Rui Nabeiro, 88 anos, é a personificação do que costumamos definir como um mecenas. Mas não assume o rótulo. Até porque não procura (até evita) a publicidade: "Às vezes fala-se mas não se realiza. No nosso caso, do que vamos fazendo, só as pessoas vão sabendo e vão partilhando com os amigos."

Já lhe propuseram criar uma fundação, ainda pensou no assunto mas acabou por deixar a ideia de lado: "Uma fundação. O nome em si não dá alegria. Os meus pais eram muito humildes, os meus avós também e tudo o mais. Só me senti um pouco proativo em situações dessas [em que pode ajudar]. E não me arrependo", explica.

"O que posso dizer é que é uma questão de formação pessoal", acrescenta. "À medida que fui crescendo na vida senti uma obrigação de, tanto em relação aos nossos empregados como à comunidade, ir tirando umas mais-valias para ir ajudando", conta.

Investimento mais estruturado

Será o comendador de Campo Maior a exceção à regra ou apenas um exemplo de que o mecenato em vida por particulares com forte poder económico existe no país, sendo apenas mais discreto?

Recentemente, o proprietário da Zara e homem mais rico da Europa, o espanhol Amancio Ortega, anunciou que irá doar em vida, através da sua fundação, 320 milhões de euros para o combate ao cancro da mama. E noutros países há outros casos de empresários que decidem começar a partilhar ainda em vida.

Em Portugal não há muitos casos de milionários, como Bill Gates, Warren Buffet e outros agregados por esta dupla na iniciativa Giving Pledge, dispostos a doar boa parte das suas fortunas para devolverem à sociedade alguma coisa do que desta receberam.

Quando se fala nos grandes mecenas portugueses vêm à baila sobretudo algumas empresas, como a EDP, a GALP, a SONAE e o grupo Jerónimo Martins, ou fundações criadas após a morte de empresários que acumularam fortunas consideráveis, como a Gulbenkian ou a mais recente Fundação Champalimaud, que criou um centro de investigação de ponta na área do cancro, dirigido pela ex-ministra da Saúde Leonor Beleza.

Mas para Diogo Simões Pereira, empresário, antigo diretor-geral de recursos humanos da Educação e fundador e diretor executivo da associação Empresários pela Inclusão Social (EPIS), é tudo uma questão de rácio: "Se considerar os milionários doadores de Portugal e os dos Estados Unidos per capita, não sei se estamos melhor ou pior."

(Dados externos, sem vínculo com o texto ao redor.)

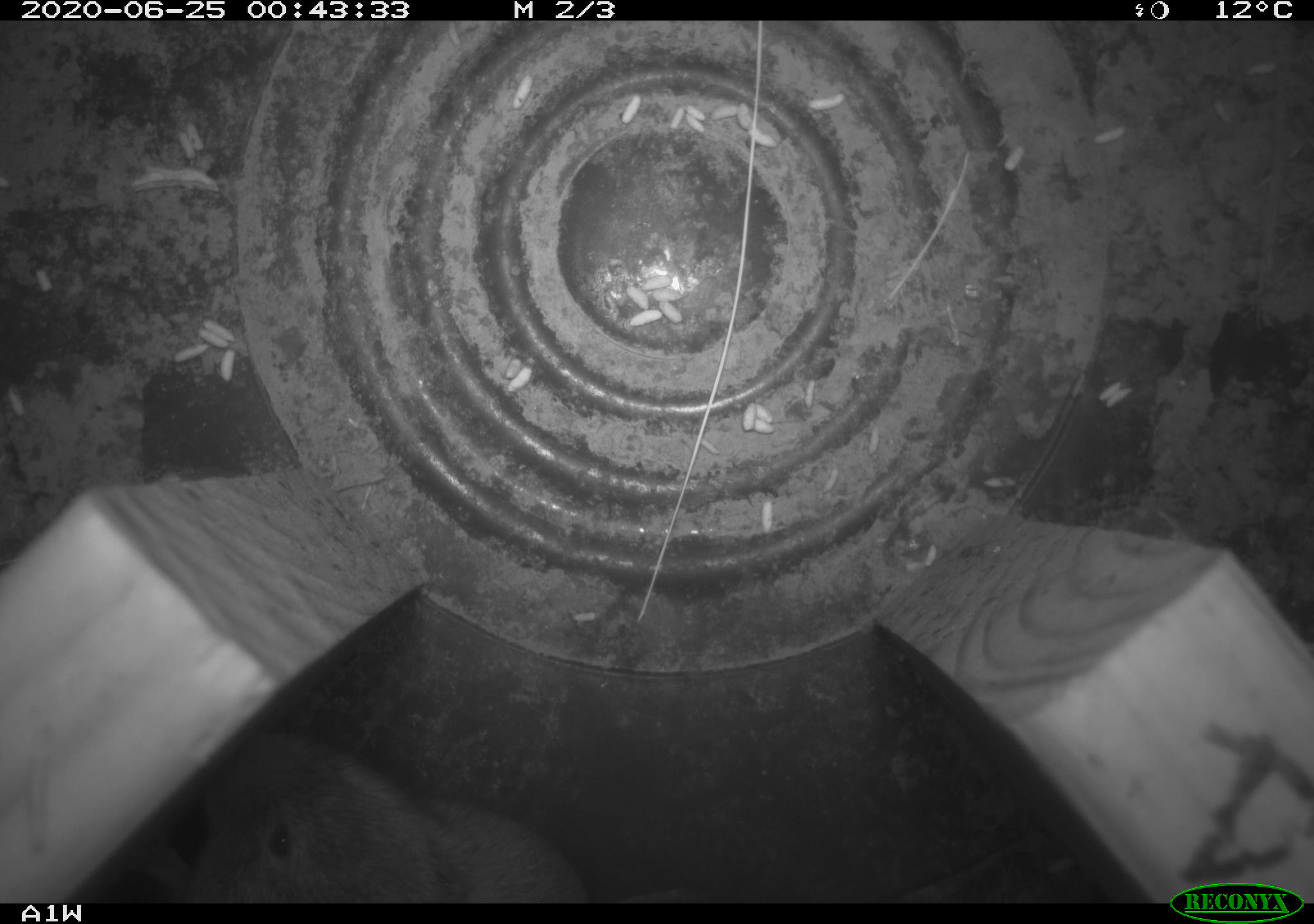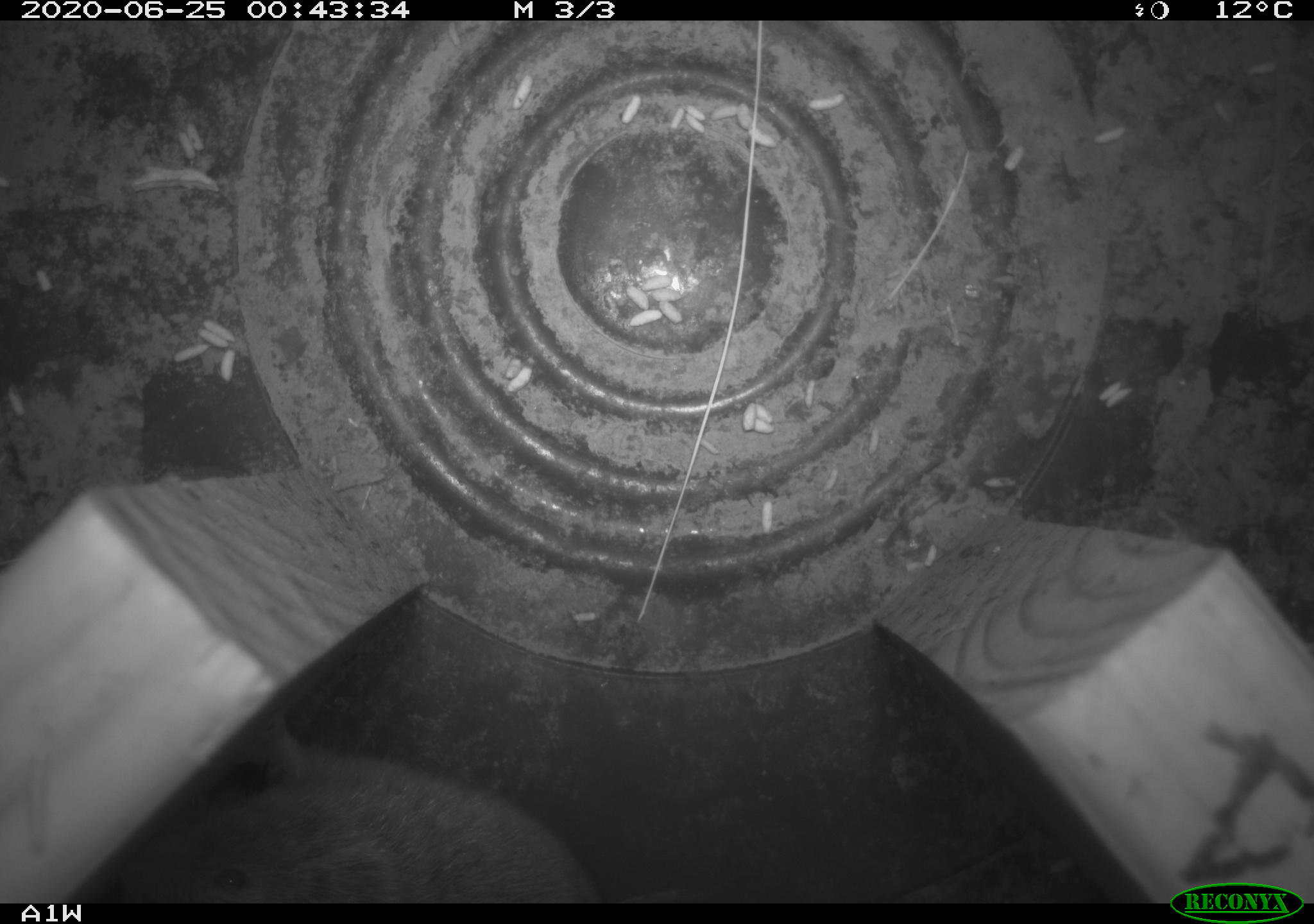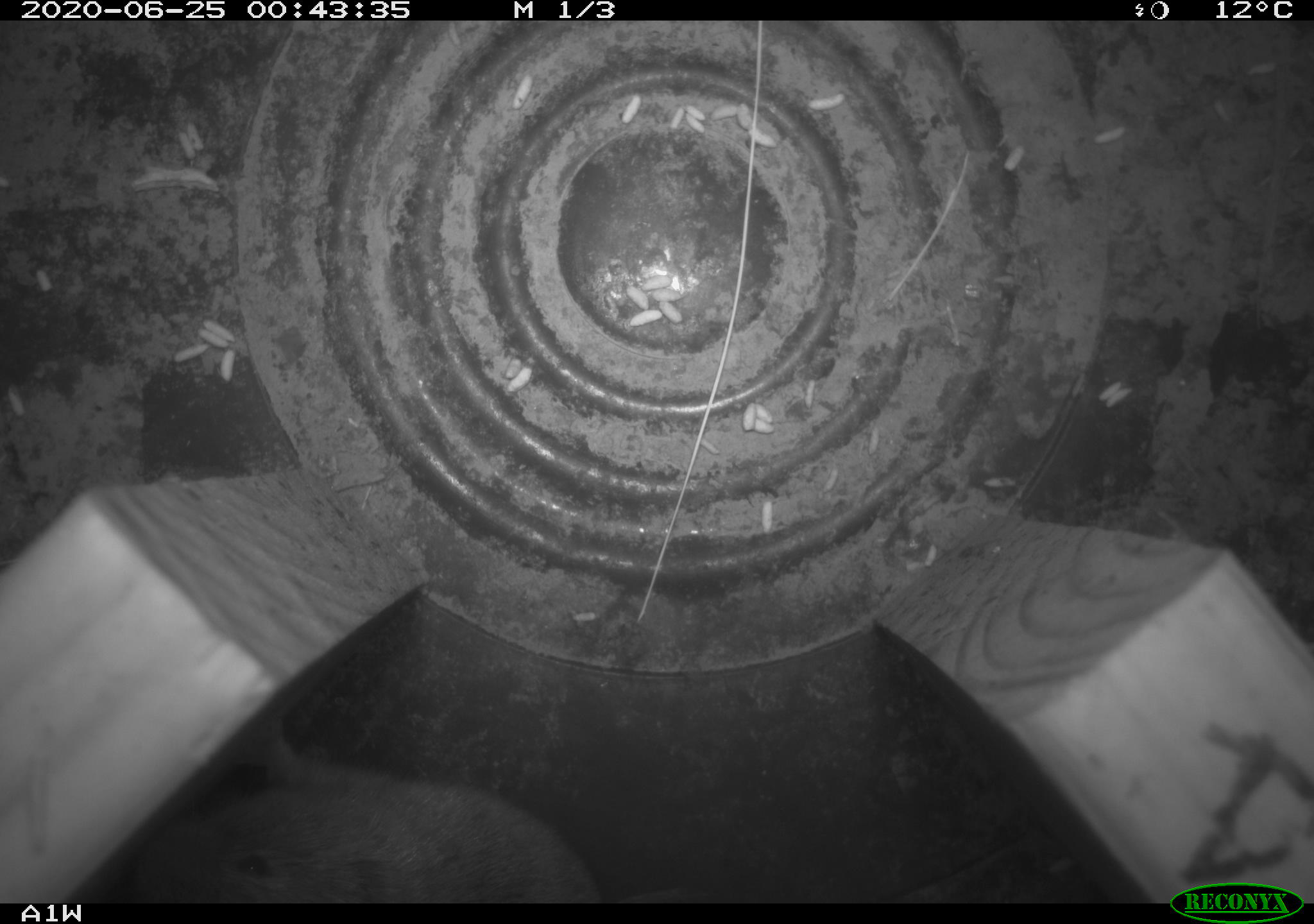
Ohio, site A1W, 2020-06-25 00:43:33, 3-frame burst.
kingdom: Animalia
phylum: Chordata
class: Mammalia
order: Rodentia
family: Cricetidae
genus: Microtus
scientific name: Microtus pennsylvanicus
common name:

E também há, acrescenta, mais do que é tornado público, por vontade expressa ou não dos mecenas. "Há uma realidade escondida" de grandes mecenas, tanto particulares como empresas, "que existe mas muitas vezes as pessoas não querem que se publicite", garante. "Se pensarmos por exemplo na família Mello, a Fundação Amélia de Mello não é muito conhecida, mas tem uma atividade enorme de apoio a jovens com bolsas de estudo, tendo agora feito uma parceria com a Universidade Nova. Existe por exemplo a Fundação António Mota, da família Mota", acrescenta.

Mas para o diretor da EPIS - associação que há 13 anos, através de um sistema que conjuga auxílio financeiro com tutorias, tem conseguido assegurar sucesso escolar a crianças e jovens que estavam à beira do abandono - a maior prova de que a realidade do país só tem melhorado ao nível do mecenato vem dos apoios recebidos pela instituição que lidera.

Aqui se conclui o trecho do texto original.